Aim of the exercise
In the mailing-list thread about COBOL, what skill acquired in school is called one of the most useful?

Given passage
2010-04-22 Thread Clark Morris
On 22 Apr 2010 14:59:57 -0700, in bit.listserv.ibm-main you wrote:


From: Ted MacNEIL eamacn...@yahoo.ca
To: IBM-MAIN@bama.ua.edu
Sent: Thu, April 22, 2010 10:05:02 AM
Subject: Re: COBOL - no longer being taught - is a problem

Considering how many different programming languages I've had to deal
with over the course of my career, one of the most useful skills I acquired in 
school was the ability to learn new programming languages,
not the ability to program in some specific language.

I don't disagree with that concept, but in the case of the rookie (or co-op) 
programmer, why not teach them COBOL while you're teaching them programming 
skills. They have to learn some language, and COBOL is still a major need in 
the IT working world.
---
Ted:
Interesting issue. I have talked to people who do the hiring of application 
types and the consensus that I have heard is that the more languages an 
application knows the more likely he/she will be hired. Now I am talking 
reasonably current languages, not Fortran RPG etc... COBOL still is a MUST.

Extracted records
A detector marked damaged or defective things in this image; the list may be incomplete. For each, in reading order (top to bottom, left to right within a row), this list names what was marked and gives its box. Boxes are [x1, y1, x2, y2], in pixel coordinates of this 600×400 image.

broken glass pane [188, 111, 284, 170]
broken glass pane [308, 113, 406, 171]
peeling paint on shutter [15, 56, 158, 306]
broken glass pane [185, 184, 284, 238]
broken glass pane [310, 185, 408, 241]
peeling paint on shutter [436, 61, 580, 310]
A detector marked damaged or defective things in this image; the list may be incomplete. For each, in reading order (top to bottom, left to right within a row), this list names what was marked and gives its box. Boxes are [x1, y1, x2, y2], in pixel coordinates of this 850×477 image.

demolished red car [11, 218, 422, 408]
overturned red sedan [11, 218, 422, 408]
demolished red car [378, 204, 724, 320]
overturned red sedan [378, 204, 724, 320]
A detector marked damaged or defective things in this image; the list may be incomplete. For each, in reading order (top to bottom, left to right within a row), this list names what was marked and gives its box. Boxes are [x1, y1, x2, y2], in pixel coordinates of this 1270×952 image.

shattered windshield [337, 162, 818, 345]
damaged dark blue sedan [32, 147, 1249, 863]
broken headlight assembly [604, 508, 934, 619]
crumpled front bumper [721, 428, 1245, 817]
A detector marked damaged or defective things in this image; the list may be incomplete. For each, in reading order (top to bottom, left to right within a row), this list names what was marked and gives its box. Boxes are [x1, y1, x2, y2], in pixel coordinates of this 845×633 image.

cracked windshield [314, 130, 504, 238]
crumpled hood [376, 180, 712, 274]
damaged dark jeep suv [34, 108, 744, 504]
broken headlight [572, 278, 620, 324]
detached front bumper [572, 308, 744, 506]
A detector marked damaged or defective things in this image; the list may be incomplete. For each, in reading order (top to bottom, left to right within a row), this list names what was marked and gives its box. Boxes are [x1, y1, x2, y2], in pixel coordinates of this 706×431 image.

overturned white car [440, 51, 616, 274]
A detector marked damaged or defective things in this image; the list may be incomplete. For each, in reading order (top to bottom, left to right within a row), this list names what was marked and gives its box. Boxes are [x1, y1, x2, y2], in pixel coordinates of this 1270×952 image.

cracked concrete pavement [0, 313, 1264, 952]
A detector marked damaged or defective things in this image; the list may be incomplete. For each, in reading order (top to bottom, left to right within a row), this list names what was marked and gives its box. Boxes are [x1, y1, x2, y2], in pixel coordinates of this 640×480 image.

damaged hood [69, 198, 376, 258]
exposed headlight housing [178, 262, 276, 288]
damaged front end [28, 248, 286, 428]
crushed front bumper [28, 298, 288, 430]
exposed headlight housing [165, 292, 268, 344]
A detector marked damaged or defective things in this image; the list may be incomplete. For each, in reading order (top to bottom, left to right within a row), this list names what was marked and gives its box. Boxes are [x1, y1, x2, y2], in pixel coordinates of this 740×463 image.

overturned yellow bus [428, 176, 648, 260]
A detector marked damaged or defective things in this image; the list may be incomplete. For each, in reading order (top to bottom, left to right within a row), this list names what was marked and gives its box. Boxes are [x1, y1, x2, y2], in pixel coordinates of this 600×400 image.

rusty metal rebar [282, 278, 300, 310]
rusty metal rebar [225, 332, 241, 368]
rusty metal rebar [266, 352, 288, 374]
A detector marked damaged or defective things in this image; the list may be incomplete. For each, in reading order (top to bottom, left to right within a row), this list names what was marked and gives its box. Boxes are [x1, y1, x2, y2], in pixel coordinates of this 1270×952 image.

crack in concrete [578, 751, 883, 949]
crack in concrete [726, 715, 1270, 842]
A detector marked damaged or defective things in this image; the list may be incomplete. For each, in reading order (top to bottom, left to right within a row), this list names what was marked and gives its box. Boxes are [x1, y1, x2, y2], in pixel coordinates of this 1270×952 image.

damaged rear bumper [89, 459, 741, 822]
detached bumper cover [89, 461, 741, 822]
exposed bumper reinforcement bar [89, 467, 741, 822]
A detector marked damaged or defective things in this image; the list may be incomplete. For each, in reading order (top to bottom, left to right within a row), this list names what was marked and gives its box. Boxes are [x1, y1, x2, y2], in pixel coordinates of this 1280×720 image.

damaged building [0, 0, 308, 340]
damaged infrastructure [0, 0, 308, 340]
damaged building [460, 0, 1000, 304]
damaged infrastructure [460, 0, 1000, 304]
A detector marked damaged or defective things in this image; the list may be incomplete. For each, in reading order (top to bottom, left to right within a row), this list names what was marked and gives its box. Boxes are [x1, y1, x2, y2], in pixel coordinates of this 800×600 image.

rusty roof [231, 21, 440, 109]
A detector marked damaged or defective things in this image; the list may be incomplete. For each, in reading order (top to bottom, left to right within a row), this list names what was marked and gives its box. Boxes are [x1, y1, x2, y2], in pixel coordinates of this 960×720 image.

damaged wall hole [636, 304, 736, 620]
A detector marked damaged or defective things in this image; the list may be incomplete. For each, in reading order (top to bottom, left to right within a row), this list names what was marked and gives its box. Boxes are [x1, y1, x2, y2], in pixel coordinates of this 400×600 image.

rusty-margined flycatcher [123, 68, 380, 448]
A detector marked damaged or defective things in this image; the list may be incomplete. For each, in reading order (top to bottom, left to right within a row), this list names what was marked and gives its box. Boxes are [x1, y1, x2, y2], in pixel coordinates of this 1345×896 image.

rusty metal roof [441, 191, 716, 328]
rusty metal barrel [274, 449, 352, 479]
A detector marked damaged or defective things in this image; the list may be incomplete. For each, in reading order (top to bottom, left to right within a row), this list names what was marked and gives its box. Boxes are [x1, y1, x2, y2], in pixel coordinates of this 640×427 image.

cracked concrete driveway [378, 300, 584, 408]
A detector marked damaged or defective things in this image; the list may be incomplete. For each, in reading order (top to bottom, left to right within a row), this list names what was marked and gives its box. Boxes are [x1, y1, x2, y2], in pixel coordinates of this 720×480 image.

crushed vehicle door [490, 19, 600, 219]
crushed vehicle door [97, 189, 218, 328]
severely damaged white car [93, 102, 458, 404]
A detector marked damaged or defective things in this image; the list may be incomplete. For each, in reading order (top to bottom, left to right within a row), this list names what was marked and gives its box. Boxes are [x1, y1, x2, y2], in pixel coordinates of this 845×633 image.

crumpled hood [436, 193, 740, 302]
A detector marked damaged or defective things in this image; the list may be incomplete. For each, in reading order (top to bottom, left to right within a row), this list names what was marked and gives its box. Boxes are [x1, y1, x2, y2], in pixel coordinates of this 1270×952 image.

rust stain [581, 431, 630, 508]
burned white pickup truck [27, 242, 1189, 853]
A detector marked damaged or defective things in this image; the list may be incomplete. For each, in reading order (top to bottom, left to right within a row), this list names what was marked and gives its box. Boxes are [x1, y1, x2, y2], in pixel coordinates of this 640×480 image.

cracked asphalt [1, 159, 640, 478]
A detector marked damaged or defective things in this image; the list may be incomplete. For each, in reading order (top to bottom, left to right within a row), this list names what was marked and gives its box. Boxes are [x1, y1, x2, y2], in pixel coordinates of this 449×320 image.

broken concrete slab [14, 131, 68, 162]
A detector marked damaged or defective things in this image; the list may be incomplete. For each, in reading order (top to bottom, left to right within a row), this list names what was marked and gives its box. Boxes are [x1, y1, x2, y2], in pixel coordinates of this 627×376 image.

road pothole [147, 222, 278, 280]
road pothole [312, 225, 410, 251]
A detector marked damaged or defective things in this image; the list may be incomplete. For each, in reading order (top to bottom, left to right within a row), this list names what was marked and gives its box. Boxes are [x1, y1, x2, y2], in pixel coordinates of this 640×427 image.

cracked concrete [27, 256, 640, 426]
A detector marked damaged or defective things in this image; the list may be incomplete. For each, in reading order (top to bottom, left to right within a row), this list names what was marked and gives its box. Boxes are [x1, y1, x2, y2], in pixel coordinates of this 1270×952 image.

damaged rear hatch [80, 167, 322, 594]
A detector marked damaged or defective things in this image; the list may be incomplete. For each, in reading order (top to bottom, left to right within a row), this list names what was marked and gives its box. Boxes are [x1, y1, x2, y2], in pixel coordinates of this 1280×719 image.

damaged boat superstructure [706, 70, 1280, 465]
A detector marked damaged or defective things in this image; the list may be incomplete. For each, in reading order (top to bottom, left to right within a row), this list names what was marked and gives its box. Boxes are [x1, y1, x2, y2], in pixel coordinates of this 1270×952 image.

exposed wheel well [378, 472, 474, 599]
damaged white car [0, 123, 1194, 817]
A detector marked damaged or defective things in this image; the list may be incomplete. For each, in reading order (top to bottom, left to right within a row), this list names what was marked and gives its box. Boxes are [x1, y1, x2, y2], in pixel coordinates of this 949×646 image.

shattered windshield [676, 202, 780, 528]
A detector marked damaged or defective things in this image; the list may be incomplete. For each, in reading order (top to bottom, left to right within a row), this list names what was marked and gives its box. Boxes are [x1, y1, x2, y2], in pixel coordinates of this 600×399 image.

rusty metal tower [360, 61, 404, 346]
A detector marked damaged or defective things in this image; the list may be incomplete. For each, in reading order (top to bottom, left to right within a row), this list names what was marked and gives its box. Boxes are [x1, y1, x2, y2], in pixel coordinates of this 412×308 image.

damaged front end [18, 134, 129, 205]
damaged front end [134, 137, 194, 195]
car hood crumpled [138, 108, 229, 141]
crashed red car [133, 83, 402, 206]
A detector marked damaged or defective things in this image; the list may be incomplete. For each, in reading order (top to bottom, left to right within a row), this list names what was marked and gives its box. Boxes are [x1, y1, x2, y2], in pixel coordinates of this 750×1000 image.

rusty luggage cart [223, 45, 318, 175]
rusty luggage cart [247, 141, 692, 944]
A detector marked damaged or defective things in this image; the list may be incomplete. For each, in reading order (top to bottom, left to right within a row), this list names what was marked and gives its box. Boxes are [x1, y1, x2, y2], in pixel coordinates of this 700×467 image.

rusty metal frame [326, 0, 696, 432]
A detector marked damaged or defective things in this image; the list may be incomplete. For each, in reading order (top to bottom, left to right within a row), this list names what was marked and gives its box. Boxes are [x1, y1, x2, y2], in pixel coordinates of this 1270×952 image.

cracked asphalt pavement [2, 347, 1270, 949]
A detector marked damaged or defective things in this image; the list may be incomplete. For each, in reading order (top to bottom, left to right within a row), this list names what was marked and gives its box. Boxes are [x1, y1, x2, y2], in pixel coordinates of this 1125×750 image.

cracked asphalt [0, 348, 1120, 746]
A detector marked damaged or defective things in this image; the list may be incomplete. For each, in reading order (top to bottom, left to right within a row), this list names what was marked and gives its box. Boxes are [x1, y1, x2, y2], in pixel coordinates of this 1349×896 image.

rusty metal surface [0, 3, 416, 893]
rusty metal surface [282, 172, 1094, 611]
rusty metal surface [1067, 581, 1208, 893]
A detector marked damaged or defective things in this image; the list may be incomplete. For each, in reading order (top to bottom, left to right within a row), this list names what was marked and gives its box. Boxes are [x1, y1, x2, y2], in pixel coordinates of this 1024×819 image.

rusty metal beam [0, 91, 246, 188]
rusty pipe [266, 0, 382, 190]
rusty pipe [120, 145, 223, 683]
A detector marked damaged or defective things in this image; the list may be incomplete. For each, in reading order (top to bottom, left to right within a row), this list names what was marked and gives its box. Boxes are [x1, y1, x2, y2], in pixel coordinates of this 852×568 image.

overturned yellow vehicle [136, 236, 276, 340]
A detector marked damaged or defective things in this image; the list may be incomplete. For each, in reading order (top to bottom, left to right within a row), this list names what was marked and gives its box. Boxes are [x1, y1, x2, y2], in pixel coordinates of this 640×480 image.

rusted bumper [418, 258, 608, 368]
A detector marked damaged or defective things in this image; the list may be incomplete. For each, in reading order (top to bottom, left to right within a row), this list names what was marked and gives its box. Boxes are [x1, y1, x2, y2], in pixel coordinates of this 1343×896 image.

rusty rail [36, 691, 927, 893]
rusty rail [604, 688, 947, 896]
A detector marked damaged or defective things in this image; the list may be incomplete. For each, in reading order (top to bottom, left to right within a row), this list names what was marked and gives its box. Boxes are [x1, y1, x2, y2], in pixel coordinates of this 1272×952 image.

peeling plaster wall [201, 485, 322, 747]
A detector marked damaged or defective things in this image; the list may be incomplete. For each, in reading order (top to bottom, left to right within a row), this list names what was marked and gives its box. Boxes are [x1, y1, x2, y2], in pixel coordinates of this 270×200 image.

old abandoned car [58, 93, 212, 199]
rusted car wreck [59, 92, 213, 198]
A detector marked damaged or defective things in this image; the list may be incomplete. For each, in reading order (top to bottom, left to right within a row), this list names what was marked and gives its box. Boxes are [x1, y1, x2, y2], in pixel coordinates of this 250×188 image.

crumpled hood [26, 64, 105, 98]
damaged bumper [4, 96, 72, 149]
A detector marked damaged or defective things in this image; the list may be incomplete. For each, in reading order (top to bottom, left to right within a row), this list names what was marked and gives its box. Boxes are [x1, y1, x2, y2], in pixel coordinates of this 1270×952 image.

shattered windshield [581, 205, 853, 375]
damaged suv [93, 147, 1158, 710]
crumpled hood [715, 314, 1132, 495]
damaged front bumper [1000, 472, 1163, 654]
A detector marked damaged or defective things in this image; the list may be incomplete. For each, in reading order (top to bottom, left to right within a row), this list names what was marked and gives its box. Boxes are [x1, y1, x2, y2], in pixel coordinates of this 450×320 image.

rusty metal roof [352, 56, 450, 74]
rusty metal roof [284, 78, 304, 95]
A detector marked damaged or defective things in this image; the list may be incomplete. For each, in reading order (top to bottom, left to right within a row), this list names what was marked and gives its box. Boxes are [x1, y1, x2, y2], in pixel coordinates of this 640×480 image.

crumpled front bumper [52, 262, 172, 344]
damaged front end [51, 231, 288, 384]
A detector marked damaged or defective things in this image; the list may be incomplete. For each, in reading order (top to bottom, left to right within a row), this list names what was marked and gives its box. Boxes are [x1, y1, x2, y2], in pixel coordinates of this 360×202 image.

Result of the task
The ability to learn new programming languages.